Generated April 2026 from current fund data.
Overview
IXUS and VXUS are both low-cost, index-tracking ETFs that give you broad exposure to non-U.S. equity markets. The key difference: IXUS uses the MSCI ACWI ex USA IMI Index (covering developed and emerging markets with a mid-cap tilt), while VXUS tracks the FTSE Global All Cap ex US Index (a more comprehensive, market-cap-weighted universe). VXUS is substantially larger, with nearly $582 billion in AUM versus IXUS's $52 billion.
How they differ
The biggest distinction is index construction. IXUS includes a tilt toward mid-cap stocks via the MSCI IMI methodology, whereas VXUS follows a pure market-cap-weighted approach across the full global spectrum of non-U.S. stocks, including small-caps. That structural difference affects holdings and turnover quietly but measurably over time.
Second, dividend yield diverges: IXUS yields 2.53% paid semi-annually, while VXUS yields 2.04% with quarterly distributions. The yield gap likely reflects IXUS's mid-cap tilt; smaller and mid-sized international companies often pay higher dividend rates than mega-cap peers.
Third, VXUS has a slight cost advantage (0.05% expense ratio versus IXUS's 0.07%) and vastly deeper liquidityβthe $582 billion AUM pool versus $52 billion means tighter bid-ask spreads and easier position entry or exit. VXUS also has a longer track record, dating back to January 2011 versus IXUS's October 2012.
Who each is best for
IXUS: Investors seeking a higher current yield on their international equity allocation who are comfortable with mid-cap exposure and don't mind semi-annual dividend payments; works well in taxable accounts where yield matters.
VXUS: Buy-and-hold investors who prioritize lowest cost and broadest market exposure, with no particular preference for dividend frequency; the core choice for a diversified portfolio because of its size, liquidity, and comprehensive methodology.
Key risks to know
- Index methodology risk: IXUS's mid-cap tilt introduces different sector and geographic weights than VXUS, which may cause it to underperform or outperform depending on which market segments lead the cycle.
- Currency exposure: Both funds carry full exposure to foreign exchange movements across dozens of currencies; international equity returns can swing based on USD strength/weakness independent of stock performance.
- Emerging-market concentration: While both hold emerging markets, sector and country concentration in those regions (tech in Asia, commodity exporters) can amplify volatility.

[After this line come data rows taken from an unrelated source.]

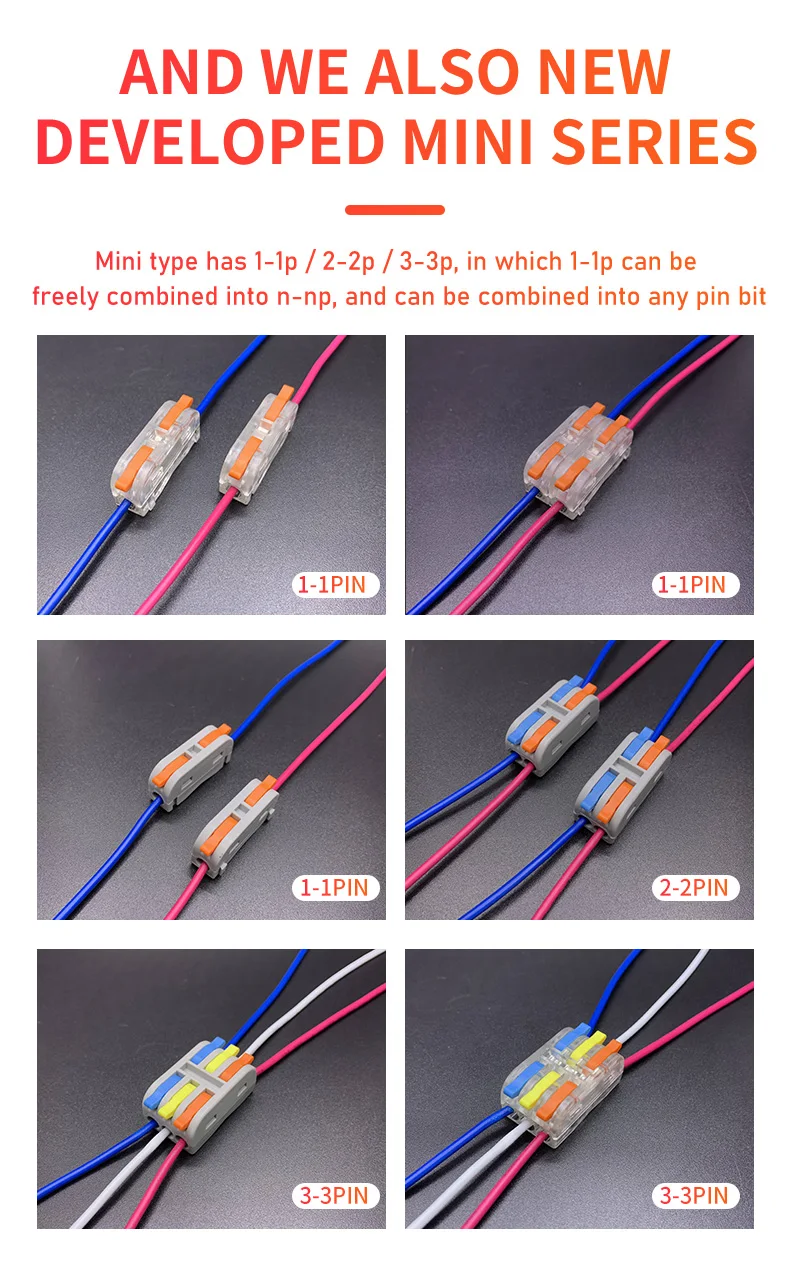 AND WE ALSO NEW DEVELOPED MINI SERIES

Mini type has 1-1p / 2-2p / 3-3p, in which 1-1p can be freely combined into n-np, and can be combined into any pin bit

1-1PIN

1-1PIN

1-1PIN

2-2PIN

3-3PIN

3-3PIN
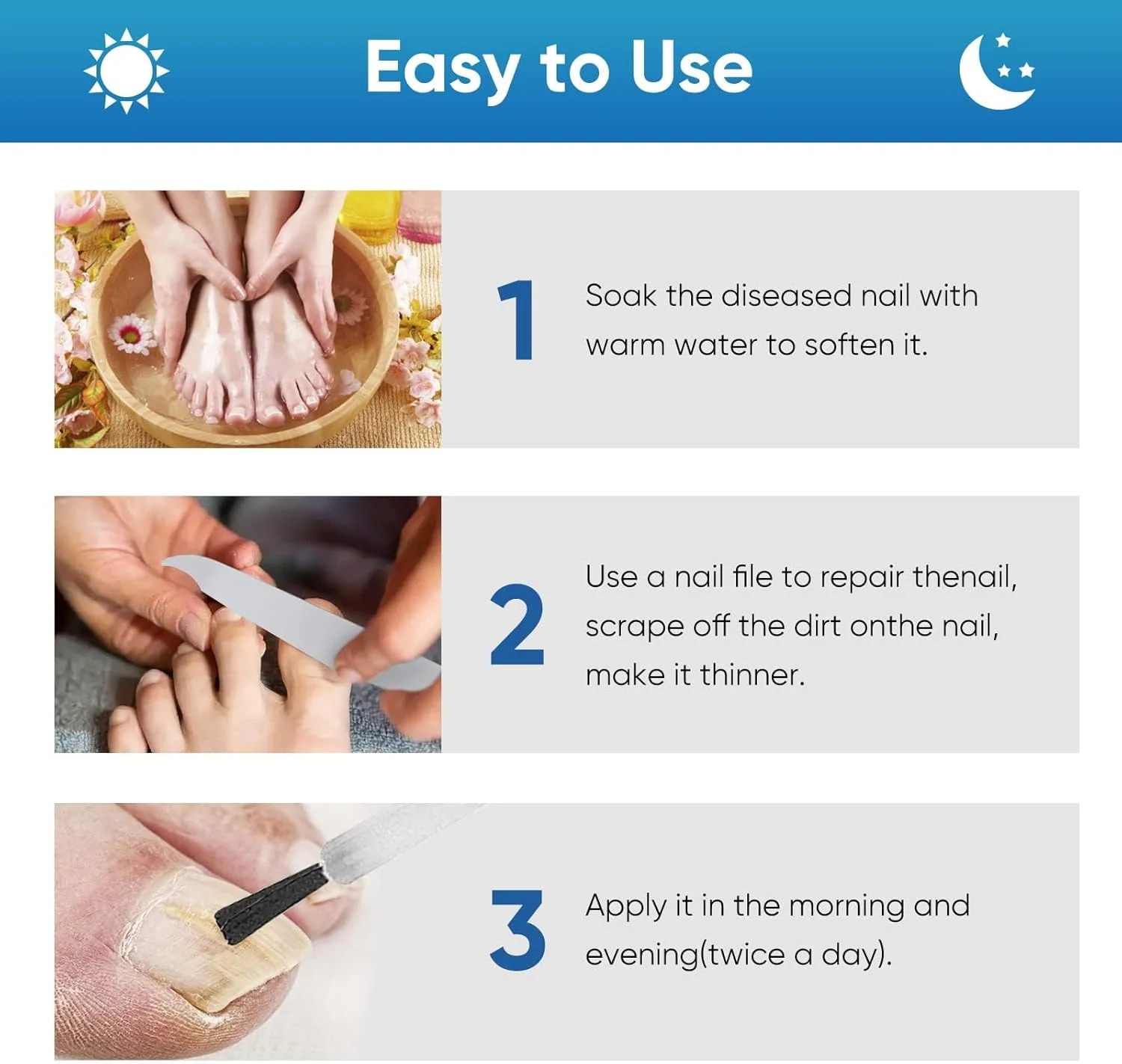 Easy to Use

1 Soak the diseased nail with warm water to soften it.

2 Use a nail file to repair thenail, scrape off the dirt onthe nail, make it thinner.

3 Apply it in the morning and evening(twice a day).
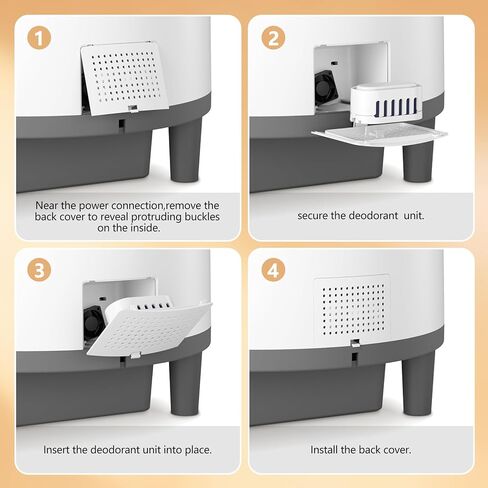 1

Near the power connection,remove the back cover to reveal protruding buckles on the inside.

2

secure the deodorant unit.

3

Insert the deodorant unit into place.

4

Install the back cover.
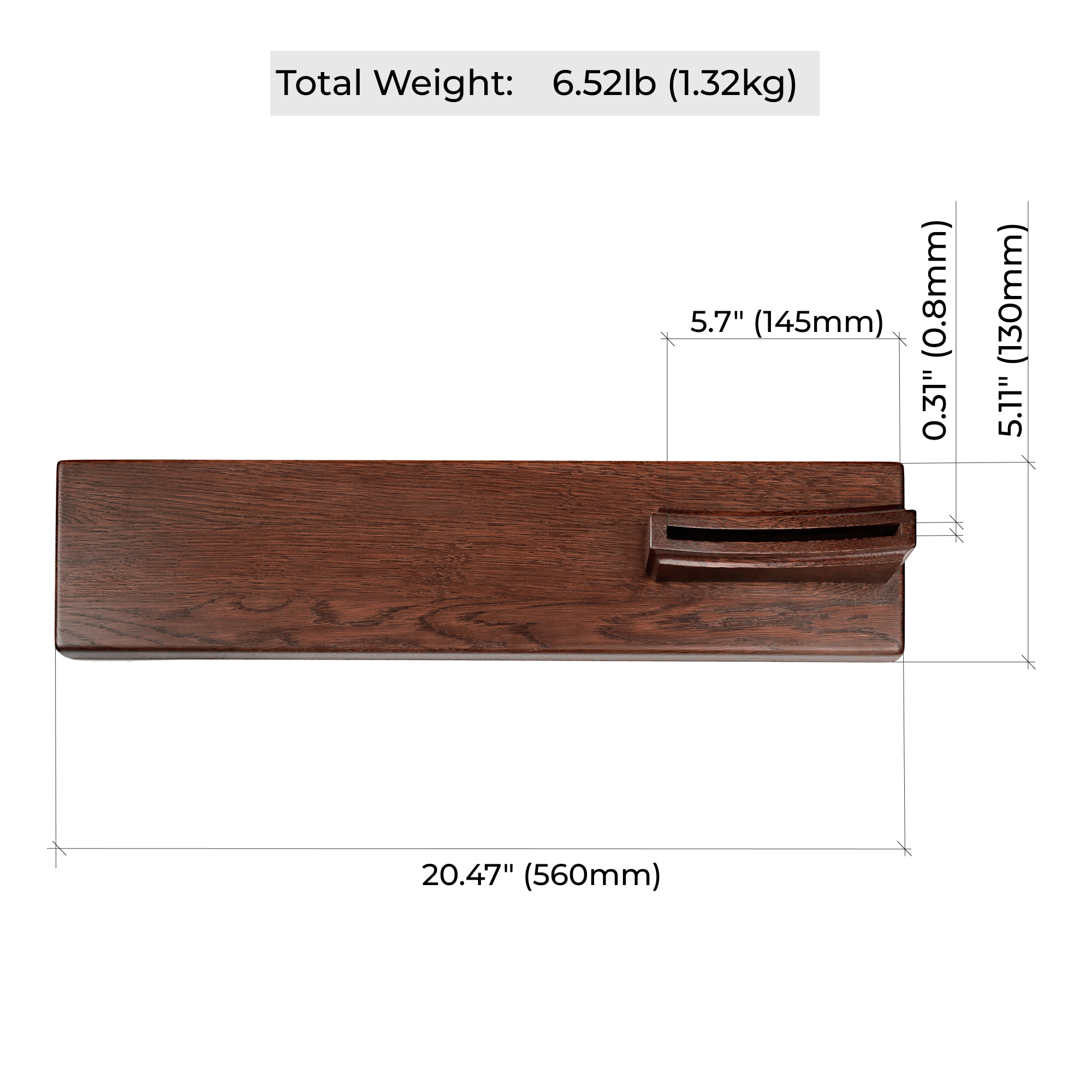 Total Weight: 6.52lb (1.32kg)

5.7" (145mm)

0.31" (0.8mm)

5.11" (130mm)

20.47" (560mm)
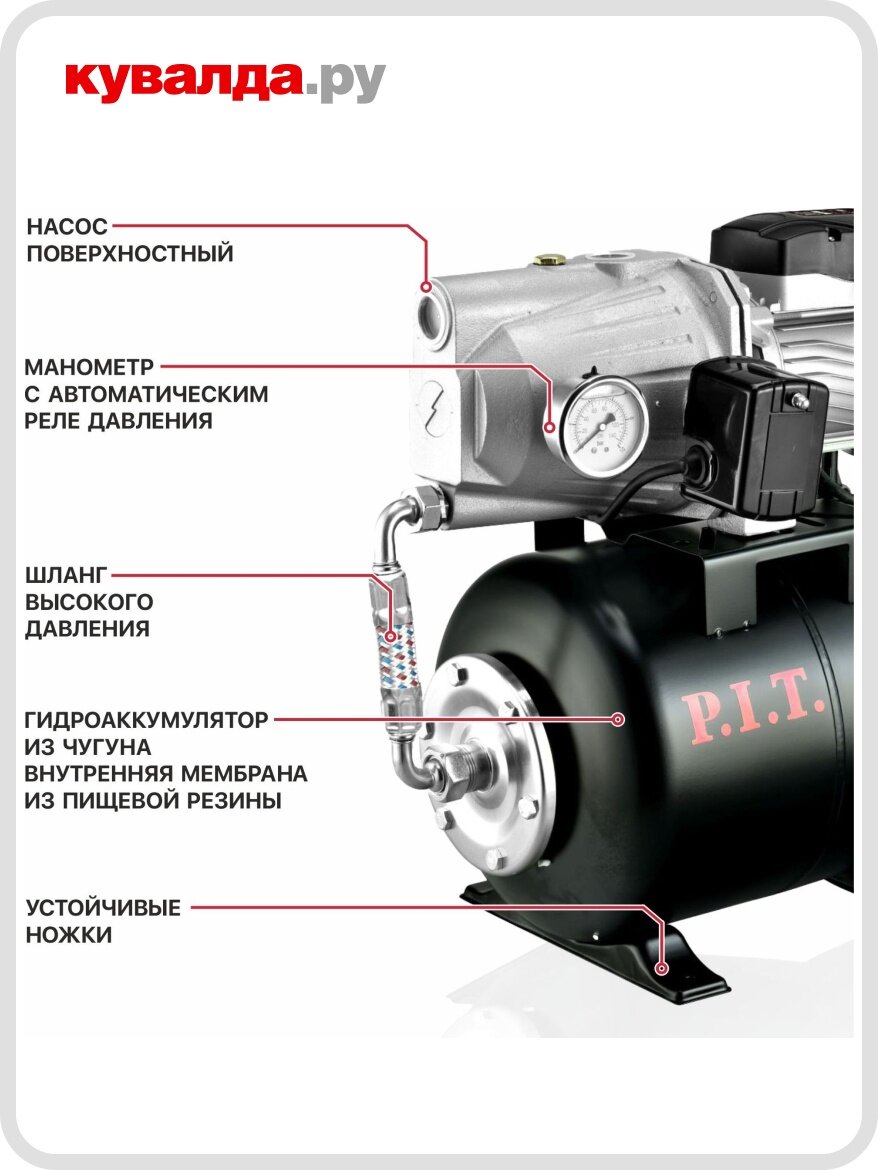 кувалда.ру

НАСОС ПОВЕРХНОСТНЫЙ

МАНОМЕТР С АВТОМАТИЧЕСКИМ РЕЛЕ ДАВЛЕНИЯ

ШЛАНГ ВЫСОКОГО ДАВЛЕНИЯ

ГИДРОАККУМУЛЯТОР ИЗ ЧУГУНА ВНУТРЕННЯЯ МЕМБРАНА ИЗ ПИЩЕВОЙ РЕЗИНЫ

УСТОЙЧИВЫЕ НОЖКИ

P.I.T.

- Yield sustainability: IXUS's higher yield (2.53%) assumes continued mid-cap dividend payout; if valuations compress or companies cut payouts, the distribution could decline.
Bottom line
If you want maximum simplicity and cost efficiency in a core international equity holding, VXUS's broader index, lower fee, and superior liquidity make it the default choice. If you're building for income and comfortable accepting some style tilt toward mid-caps, IXUS's higher yield and semi-annual payment schedule may appeal. Both track their benchmarks faithfully; the choice hinges on whether breadth and cost (VXUS) or current income and methodology (IXUS) aligns with your plan. Past performance doesn't predict future results.
AI-generated analysis for educational purposes only. Verify important details independently; past performance does not guarantee future results.